Reproduce every row below verbatim, but leave out the picture lines.

▼

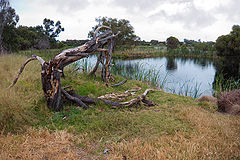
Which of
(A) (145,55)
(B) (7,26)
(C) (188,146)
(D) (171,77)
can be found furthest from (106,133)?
(A) (145,55)

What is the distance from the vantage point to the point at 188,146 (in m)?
2.92

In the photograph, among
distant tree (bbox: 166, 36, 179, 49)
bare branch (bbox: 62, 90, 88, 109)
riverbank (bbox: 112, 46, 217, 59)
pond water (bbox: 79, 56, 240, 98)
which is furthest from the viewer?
distant tree (bbox: 166, 36, 179, 49)

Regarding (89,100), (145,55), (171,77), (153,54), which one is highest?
(153,54)

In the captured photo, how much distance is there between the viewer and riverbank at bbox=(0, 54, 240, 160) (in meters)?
2.78

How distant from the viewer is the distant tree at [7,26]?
14.6 metres

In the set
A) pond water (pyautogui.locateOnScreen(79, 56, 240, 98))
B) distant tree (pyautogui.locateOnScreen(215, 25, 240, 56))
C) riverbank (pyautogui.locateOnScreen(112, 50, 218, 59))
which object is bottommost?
pond water (pyautogui.locateOnScreen(79, 56, 240, 98))

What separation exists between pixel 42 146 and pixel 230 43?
96.7 ft

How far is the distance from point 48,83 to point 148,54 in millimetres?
33119

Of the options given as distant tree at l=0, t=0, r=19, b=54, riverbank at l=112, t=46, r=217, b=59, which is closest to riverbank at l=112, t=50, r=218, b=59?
riverbank at l=112, t=46, r=217, b=59

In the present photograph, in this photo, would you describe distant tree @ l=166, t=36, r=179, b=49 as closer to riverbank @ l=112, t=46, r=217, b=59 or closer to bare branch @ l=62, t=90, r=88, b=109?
riverbank @ l=112, t=46, r=217, b=59

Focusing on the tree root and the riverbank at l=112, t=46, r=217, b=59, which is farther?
the riverbank at l=112, t=46, r=217, b=59

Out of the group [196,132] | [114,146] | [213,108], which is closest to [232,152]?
[196,132]

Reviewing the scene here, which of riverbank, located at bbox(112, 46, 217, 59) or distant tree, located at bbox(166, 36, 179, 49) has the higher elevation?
distant tree, located at bbox(166, 36, 179, 49)

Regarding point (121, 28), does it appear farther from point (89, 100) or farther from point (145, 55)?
point (89, 100)
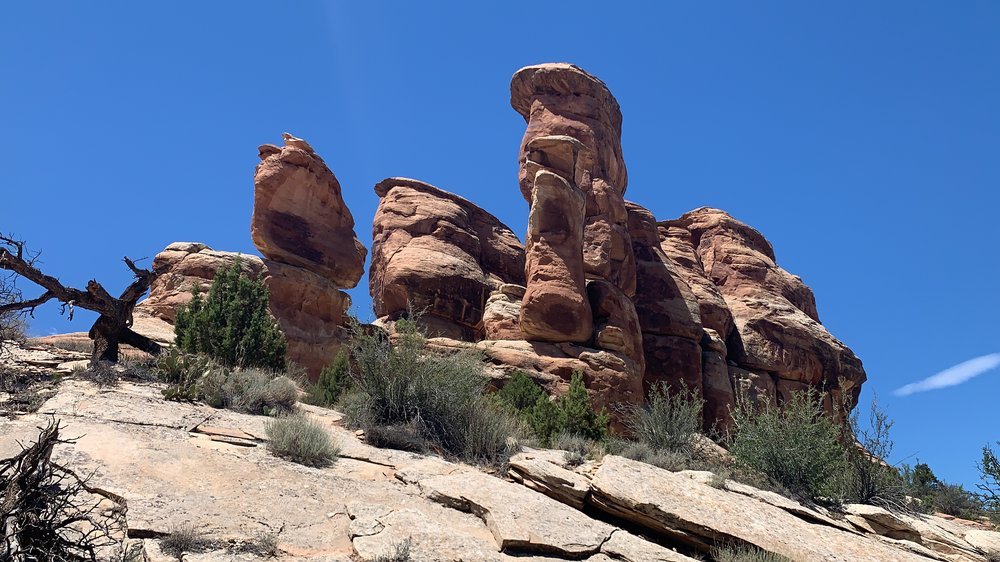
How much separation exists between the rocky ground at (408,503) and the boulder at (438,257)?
690 inches

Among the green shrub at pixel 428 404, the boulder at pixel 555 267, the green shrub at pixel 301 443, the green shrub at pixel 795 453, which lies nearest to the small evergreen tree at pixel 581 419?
the green shrub at pixel 795 453

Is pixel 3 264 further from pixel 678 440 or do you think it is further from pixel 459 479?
pixel 678 440

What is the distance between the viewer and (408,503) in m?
7.94

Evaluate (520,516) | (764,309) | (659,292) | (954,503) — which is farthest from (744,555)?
(764,309)

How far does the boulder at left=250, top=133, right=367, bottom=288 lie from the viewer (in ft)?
88.0

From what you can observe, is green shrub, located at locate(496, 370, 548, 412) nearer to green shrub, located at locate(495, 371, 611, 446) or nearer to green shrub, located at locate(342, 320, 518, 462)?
green shrub, located at locate(495, 371, 611, 446)

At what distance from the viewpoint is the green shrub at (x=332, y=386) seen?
48.2 ft

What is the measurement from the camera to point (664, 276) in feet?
110

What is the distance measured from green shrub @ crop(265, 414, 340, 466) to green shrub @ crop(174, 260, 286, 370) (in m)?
6.69

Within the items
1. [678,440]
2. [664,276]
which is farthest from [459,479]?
[664,276]

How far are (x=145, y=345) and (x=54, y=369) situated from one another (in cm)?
285

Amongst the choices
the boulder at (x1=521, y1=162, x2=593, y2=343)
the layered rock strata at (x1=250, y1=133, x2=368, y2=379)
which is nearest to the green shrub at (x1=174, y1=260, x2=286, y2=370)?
the layered rock strata at (x1=250, y1=133, x2=368, y2=379)

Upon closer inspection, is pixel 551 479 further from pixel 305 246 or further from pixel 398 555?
pixel 305 246

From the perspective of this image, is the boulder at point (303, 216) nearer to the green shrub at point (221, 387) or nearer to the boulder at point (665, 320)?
the boulder at point (665, 320)
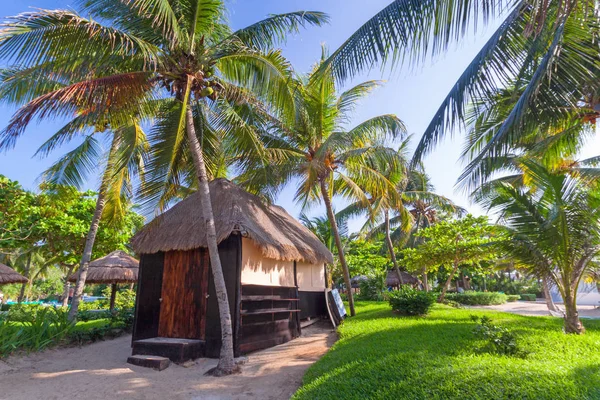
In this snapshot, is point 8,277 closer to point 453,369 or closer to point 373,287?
point 453,369

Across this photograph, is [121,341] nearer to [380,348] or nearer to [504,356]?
[380,348]

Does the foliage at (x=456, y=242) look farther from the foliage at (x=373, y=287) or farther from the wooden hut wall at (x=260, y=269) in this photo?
the wooden hut wall at (x=260, y=269)

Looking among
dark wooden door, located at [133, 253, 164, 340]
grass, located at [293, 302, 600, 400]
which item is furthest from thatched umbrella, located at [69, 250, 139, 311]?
grass, located at [293, 302, 600, 400]

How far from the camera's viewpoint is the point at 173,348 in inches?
249

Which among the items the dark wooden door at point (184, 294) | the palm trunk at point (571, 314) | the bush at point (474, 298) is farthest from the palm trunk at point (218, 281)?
the bush at point (474, 298)

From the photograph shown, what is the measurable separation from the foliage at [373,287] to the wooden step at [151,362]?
12951 millimetres

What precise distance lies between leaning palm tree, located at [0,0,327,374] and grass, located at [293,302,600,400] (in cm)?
225

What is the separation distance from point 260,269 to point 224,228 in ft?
5.36

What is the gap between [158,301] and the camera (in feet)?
25.0

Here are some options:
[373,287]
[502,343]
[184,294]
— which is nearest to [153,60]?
[184,294]

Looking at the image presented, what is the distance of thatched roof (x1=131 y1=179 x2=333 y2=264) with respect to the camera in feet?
22.9

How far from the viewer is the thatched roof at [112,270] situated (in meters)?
12.1

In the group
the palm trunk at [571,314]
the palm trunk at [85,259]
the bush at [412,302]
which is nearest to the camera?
the palm trunk at [571,314]

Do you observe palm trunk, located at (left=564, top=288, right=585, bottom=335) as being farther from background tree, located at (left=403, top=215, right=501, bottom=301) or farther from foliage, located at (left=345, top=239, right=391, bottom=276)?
foliage, located at (left=345, top=239, right=391, bottom=276)
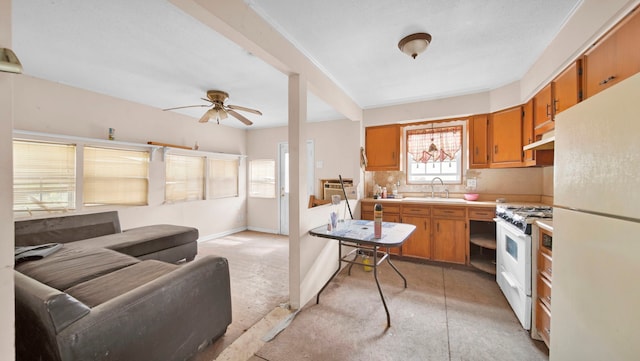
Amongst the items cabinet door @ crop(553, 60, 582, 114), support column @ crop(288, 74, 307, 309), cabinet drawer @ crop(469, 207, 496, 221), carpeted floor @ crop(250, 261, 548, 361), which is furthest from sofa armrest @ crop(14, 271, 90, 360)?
cabinet drawer @ crop(469, 207, 496, 221)

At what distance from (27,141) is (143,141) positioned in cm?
122

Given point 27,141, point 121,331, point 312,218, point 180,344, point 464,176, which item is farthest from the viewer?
point 464,176

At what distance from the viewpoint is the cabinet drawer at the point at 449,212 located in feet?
10.4

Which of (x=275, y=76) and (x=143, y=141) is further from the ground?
(x=275, y=76)

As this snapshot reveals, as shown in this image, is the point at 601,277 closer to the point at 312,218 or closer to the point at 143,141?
the point at 312,218

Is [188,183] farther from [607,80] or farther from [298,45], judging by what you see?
[607,80]

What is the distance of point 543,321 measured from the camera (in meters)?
1.72

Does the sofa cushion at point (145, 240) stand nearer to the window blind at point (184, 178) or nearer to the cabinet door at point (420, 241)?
the window blind at point (184, 178)

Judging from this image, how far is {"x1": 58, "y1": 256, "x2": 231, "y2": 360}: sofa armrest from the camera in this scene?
111 cm

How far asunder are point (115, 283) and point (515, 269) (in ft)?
10.5

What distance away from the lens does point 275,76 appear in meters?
2.81

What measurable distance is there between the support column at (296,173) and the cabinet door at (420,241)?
1.94 m

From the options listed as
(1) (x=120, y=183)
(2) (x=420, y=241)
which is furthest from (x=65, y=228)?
(2) (x=420, y=241)

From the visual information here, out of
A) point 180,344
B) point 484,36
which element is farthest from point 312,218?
point 484,36
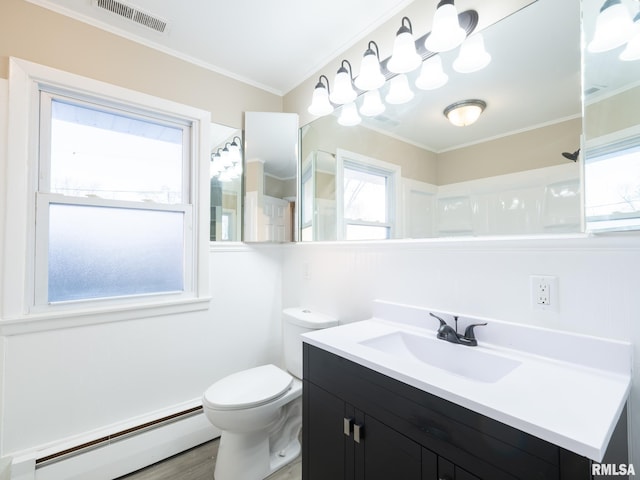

▲

Answer in full:
Which of
(A) (145,55)
(B) (7,26)
(C) (188,146)
(D) (171,77)
can be found furthest from (106,133)?
(A) (145,55)

What is the distance from the vantage point to the point at 188,146 (in m)?
2.92

In the photograph, among
distant tree (bbox: 166, 36, 179, 49)
bare branch (bbox: 62, 90, 88, 109)
riverbank (bbox: 112, 46, 217, 59)
pond water (bbox: 79, 56, 240, 98)
which is furthest from the viewer?
distant tree (bbox: 166, 36, 179, 49)

Regarding (89,100), (145,55), (171,77), (153,54), which one is highest?
(153,54)

In the captured photo, how much distance is there between the viewer and riverbank at bbox=(0, 54, 240, 160) (in meters)?
2.78

How distant from the viewer is the distant tree at [7,26]?
14.6 metres

In the set
A) pond water (pyautogui.locateOnScreen(79, 56, 240, 98))
B) distant tree (pyautogui.locateOnScreen(215, 25, 240, 56))
C) riverbank (pyautogui.locateOnScreen(112, 50, 218, 59))
which object is bottommost?
pond water (pyautogui.locateOnScreen(79, 56, 240, 98))

What separation exists between pixel 42 146 and pixel 230 43?
96.7 ft

How far is the distance from point 48,83 to point 148,54 in millimetres?
33119

Of the options given as distant tree at l=0, t=0, r=19, b=54, riverbank at l=112, t=46, r=217, b=59, which is closest to riverbank at l=112, t=50, r=218, b=59?
riverbank at l=112, t=46, r=217, b=59

In the present photograph, in this photo, would you describe distant tree @ l=166, t=36, r=179, b=49 as closer to riverbank @ l=112, t=46, r=217, b=59 or closer to bare branch @ l=62, t=90, r=88, b=109?
riverbank @ l=112, t=46, r=217, b=59

Focusing on the tree root and the riverbank at l=112, t=46, r=217, b=59, which is farther?
the riverbank at l=112, t=46, r=217, b=59

Out of the group [196,132] | [114,146] | [213,108], which is closest to [232,152]?
[196,132]

Reviewing the scene here, which of riverbank, located at bbox(112, 46, 217, 59) or distant tree, located at bbox(166, 36, 179, 49) has the higher elevation?
distant tree, located at bbox(166, 36, 179, 49)

Regarding point (121, 28), does it appear farther from point (89, 100) or farther from point (145, 55)?
point (89, 100)
How much separation exists between the rocky ground at (408,503) and the boulder at (438,257)?
690 inches

Among the green shrub at pixel 428 404, the boulder at pixel 555 267, the green shrub at pixel 301 443, the green shrub at pixel 795 453, which lies nearest to the small evergreen tree at pixel 581 419?
the green shrub at pixel 795 453

Is pixel 3 264 further from pixel 678 440 or do you think it is further from pixel 459 479?
pixel 678 440

What is the distance between the viewer and (408,503) in m?
7.94

Evaluate (520,516) | (764,309) | (659,292) | (954,503) — which is farthest from (744,555)?
(764,309)

How far does the boulder at left=250, top=133, right=367, bottom=288 lie from the viewer (in ft)?
88.0

From what you can observe, is green shrub, located at locate(496, 370, 548, 412) nearer to green shrub, located at locate(495, 371, 611, 446) or nearer to green shrub, located at locate(342, 320, 518, 462)?
green shrub, located at locate(495, 371, 611, 446)

At what distance from the viewpoint is the green shrub at (x=332, y=386) seen?
48.2 ft

What is the measurement from the camera to point (664, 276) in feet?
110

What is the distance measured from green shrub @ crop(265, 414, 340, 466) to green shrub @ crop(174, 260, 286, 370) (in m)?
6.69

Within the items
1. [678,440]
2. [664,276]
which is farthest from [459,479]?
[664,276]

How far are (x=145, y=345) and (x=54, y=369) situated from one another (in cm)?
285

Amongst the choices
the boulder at (x1=521, y1=162, x2=593, y2=343)
the layered rock strata at (x1=250, y1=133, x2=368, y2=379)
which is nearest to the green shrub at (x1=174, y1=260, x2=286, y2=370)?
the layered rock strata at (x1=250, y1=133, x2=368, y2=379)

Upon closer inspection, is pixel 551 479 further from pixel 305 246 or further from pixel 398 555?
pixel 305 246

From the perspective of this image, is the boulder at point (303, 216) nearer to the green shrub at point (221, 387) or nearer to the boulder at point (665, 320)?
the boulder at point (665, 320)
In this snapshot, is point 8,277 closer to point 453,369 or closer to point 373,287?
point 453,369

Across this photograph, is [121,341] nearer to [380,348] or nearer to [504,356]?
[380,348]

Does the foliage at (x=456, y=242) look farther from the foliage at (x=373, y=287) or farther from the wooden hut wall at (x=260, y=269) in this photo?
the wooden hut wall at (x=260, y=269)

Looking among
dark wooden door, located at [133, 253, 164, 340]
grass, located at [293, 302, 600, 400]
which item is furthest from thatched umbrella, located at [69, 250, 139, 311]?
grass, located at [293, 302, 600, 400]

How far from the camera's viewpoint is the point at 173,348 in inches?
249

Which among the items the dark wooden door at point (184, 294) | the palm trunk at point (571, 314) | the bush at point (474, 298) is farthest from the palm trunk at point (218, 281)?
the bush at point (474, 298)

From the photograph shown, what is the measurable separation from the foliage at [373,287] to the wooden step at [151,362]?
12951 millimetres

What precise distance lies between leaning palm tree, located at [0,0,327,374] and grass, located at [293,302,600,400] (in cm)?
225

What is the separation distance from point 260,269 to point 224,228 in ft?
5.36

What is the gap between [158,301] and the camera (in feet)?
25.0

Here are some options:
[373,287]
[502,343]
[184,294]
— which is nearest to [153,60]?
[184,294]

Looking at the image presented, what is the distance of thatched roof (x1=131 y1=179 x2=333 y2=264) with respect to the camera in feet?
22.9

How far from the viewer is the thatched roof at [112,270] situated (in meters)?
12.1

In the group
the palm trunk at [571,314]
the palm trunk at [85,259]
the bush at [412,302]
which is nearest to the camera?
the palm trunk at [571,314]

Do you observe palm trunk, located at (left=564, top=288, right=585, bottom=335) as being farther from background tree, located at (left=403, top=215, right=501, bottom=301) or farther from foliage, located at (left=345, top=239, right=391, bottom=276)?
foliage, located at (left=345, top=239, right=391, bottom=276)
Amongst the items cabinet door @ crop(553, 60, 582, 114), support column @ crop(288, 74, 307, 309), cabinet drawer @ crop(469, 207, 496, 221), carpeted floor @ crop(250, 261, 548, 361), which is furthest from sofa armrest @ crop(14, 271, 90, 360)?
cabinet drawer @ crop(469, 207, 496, 221)

At what distance from (27,141) is (143,141) positioned in cm?
122

Given point 27,141, point 121,331, point 312,218, point 180,344, point 464,176, which item is farthest from the viewer?
point 464,176

At what distance from the viewpoint is the cabinet drawer at the point at 449,212 located in feet?
10.4

Which of (x=275, y=76) and (x=143, y=141) is further from the ground?
(x=275, y=76)

As this snapshot reveals, as shown in this image, is the point at 601,277 closer to the point at 312,218 or closer to the point at 143,141?
the point at 312,218

Is [188,183] farther from [607,80] or farther from [298,45], judging by what you see?
[607,80]

What is the distance of point 543,321 measured from the camera (in meters)?
1.72

Does the sofa cushion at point (145, 240) stand nearer to the window blind at point (184, 178) or nearer to the cabinet door at point (420, 241)?
the window blind at point (184, 178)

Judging from this image, how far is {"x1": 58, "y1": 256, "x2": 231, "y2": 360}: sofa armrest from the camera in this scene?
111 cm

How far asunder are point (115, 283) and point (515, 269) (in ft)?
10.5

What distance away from the lens does point 275,76 appear in meters?
2.81

What measurable distance is there between the support column at (296,173) and the cabinet door at (420,241)?
1.94 m

From the options listed as
(1) (x=120, y=183)
(2) (x=420, y=241)
which is furthest from (x=65, y=228)?
(2) (x=420, y=241)

From the visual information here, out of
A) point 180,344
B) point 484,36
which element is farthest from point 312,218?
point 484,36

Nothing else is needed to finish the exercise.